Concluding his analysis, Çakır argues that what he describes as Habertürk’s “curse” is less about chance than about proximity to political power. He says the Ersoy case illustrates how media figures operating close to the government can quickly find themselves exposed when political balances change, reinforcing the precarious nature of journalism in Turkey’s current environment.

“Throne wars”
In a two-part piece written for Medyascope, opposition MP and investigative journalist Ahmet Şık argues that the arrest of journalist Mehmet Akif Ersoy is best understood not as an isolated criminal case, but as a symptom of escalating internal power struggles within Turkey’s pro-government political and media ecosystem.
Şık situates the case within what he describes as intensifying “throne wars” among factions aligned with the ruling Justice and Development Party (AKP). Over the past decade, much of Turkey’s mainstream media has been absorbed by business groups close to the government, creating a landscape where senior editors and commentators often function as political actors as much as journalists. According to Şık, Ersoy was part of this system — a visible, loyal figure who benefited from proximity to power but was also exposed to its risks.

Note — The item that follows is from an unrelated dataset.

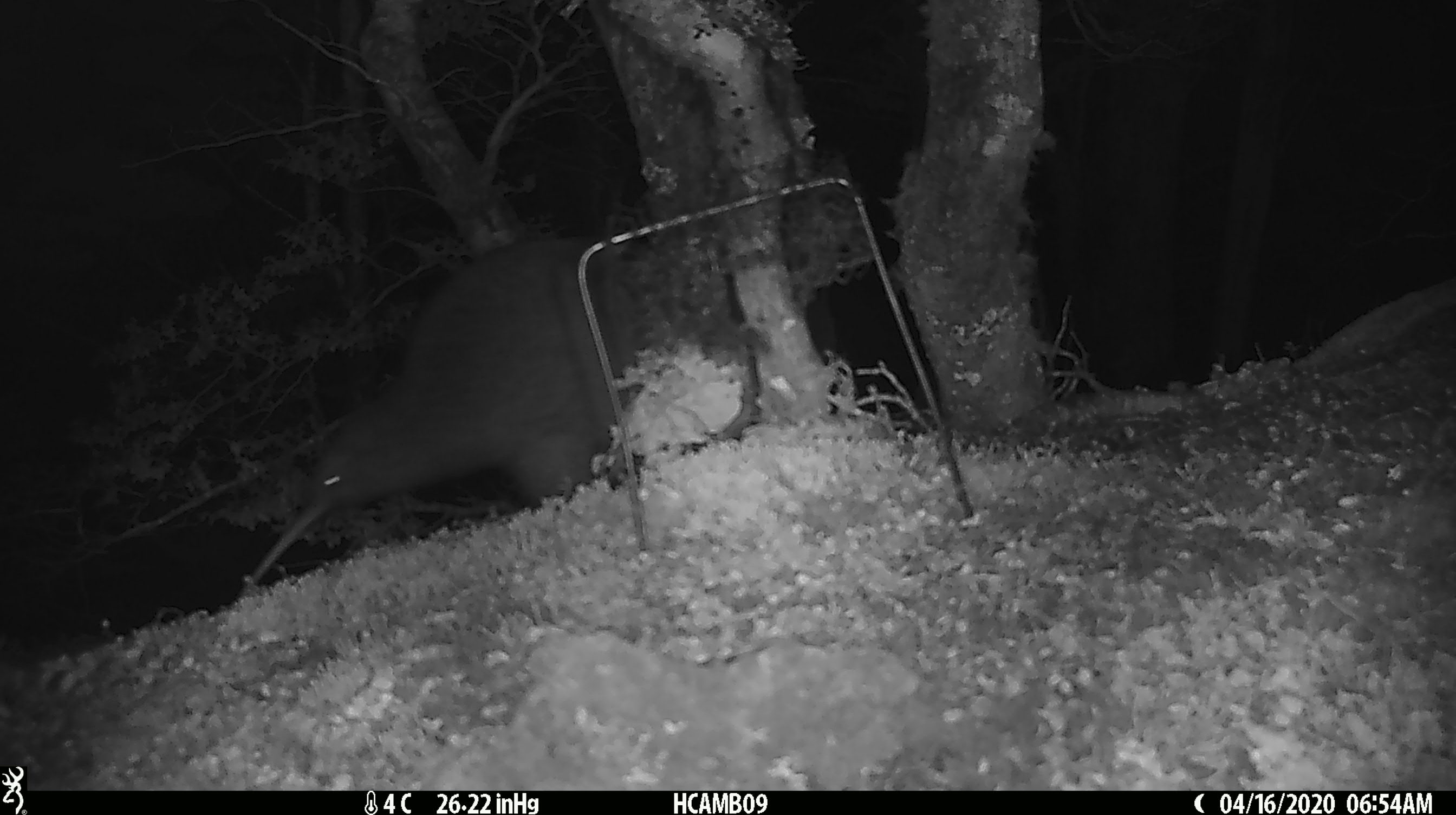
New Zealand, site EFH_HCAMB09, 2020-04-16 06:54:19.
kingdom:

In the first part of his analysis, Şık argues that Ersoy’s arrest reflects a broader process in which media figures are being re-sorted as political alliances shift. He suggests that Ersoy may have lost protection amid rivalries between media owners, political operatives and state security-linked networks competing for influence over the AKP’s messaging and access to state resources. In this reading, the drug investigation becomes not merely a law-enforcement action but a mechanism through which internal disputes are resolved.

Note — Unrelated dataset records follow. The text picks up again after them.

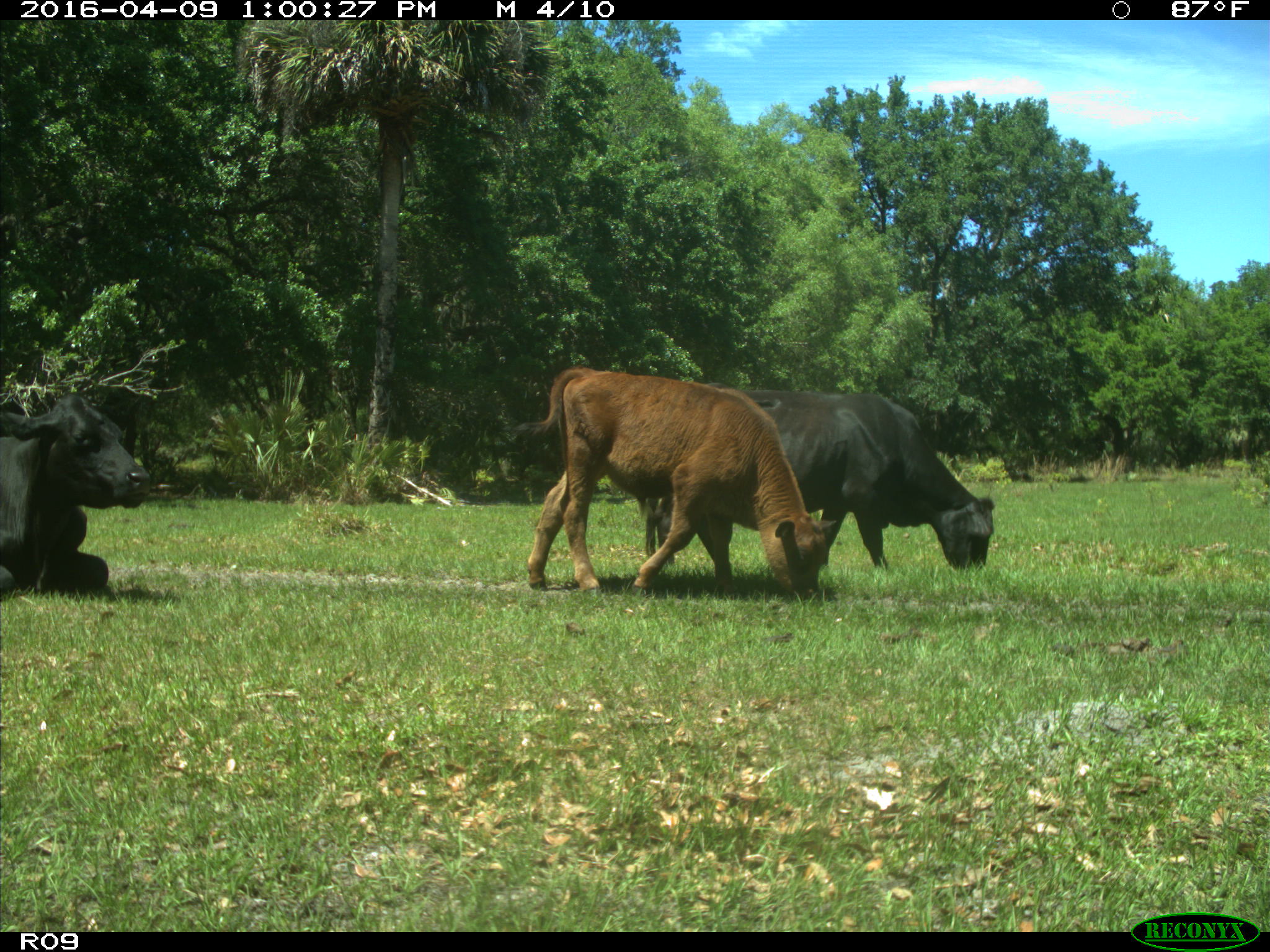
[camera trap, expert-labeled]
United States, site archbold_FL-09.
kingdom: Animalia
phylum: Chordata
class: Mammalia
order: Artiodactyla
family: Bovidae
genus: Bos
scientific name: Bos taurus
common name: domestic cow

Şık also argues that the case also matters substantially to the Nationalist Movement Party (MHP), the AKP’s coalition partner since 2018. Şık argues that the MHP has significantly expanded its leverage over the state security bureaucracy, judiciary and law-enforcement institutions, altering the balance of power within the governing alliance. He suggests that some pro-AKP media figures and networks are increasingly at odds with MHP-aligned circles, particularly over influence, patronage and ideological direction. Ersoy was widely regarded as part of Turkey’s pro-government media ecosystem, broadly aligned with the AKP rather than the nationalist MHP, but without the factional backing that might have insulated him as internal rivalries intensified.
Şık states that Turkey’s justice system operates within a highly politicised environment, where criminal investigations can overlap with factional competition inside the ruling bloc. He stresses that Ersoy’s case does not resemble the more familiar pattern of legal pressure on opposition journalists, but instead illustrates how conflict within the pro-government camp can also result in sudden legal exposure.

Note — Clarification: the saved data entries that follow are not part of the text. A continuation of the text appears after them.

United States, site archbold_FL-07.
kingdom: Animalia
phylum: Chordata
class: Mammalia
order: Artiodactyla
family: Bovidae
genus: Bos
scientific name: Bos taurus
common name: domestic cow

Additionally, Şık highlights the symbolic dimension of Ersoy’s apparent isolation following his arrest. Unlike past cases involving journalists aligned with the government, Ersoy has received little public defence from political figures or major media outlets, a silence Şık interprets as evidence that internal alignments have shifted decisively against him.
Şık argues that the Ersoy affair reveals the fragility of informal protections in Turkey’s media system. He suggests that loyalty and ideological alignment no longer guarantee safety, as internal rivalries sharpen and the governing coalition itself becomes more fragmented. In this sense, the case serves as a warning not only to opposition voices, but also to journalists operating close to power.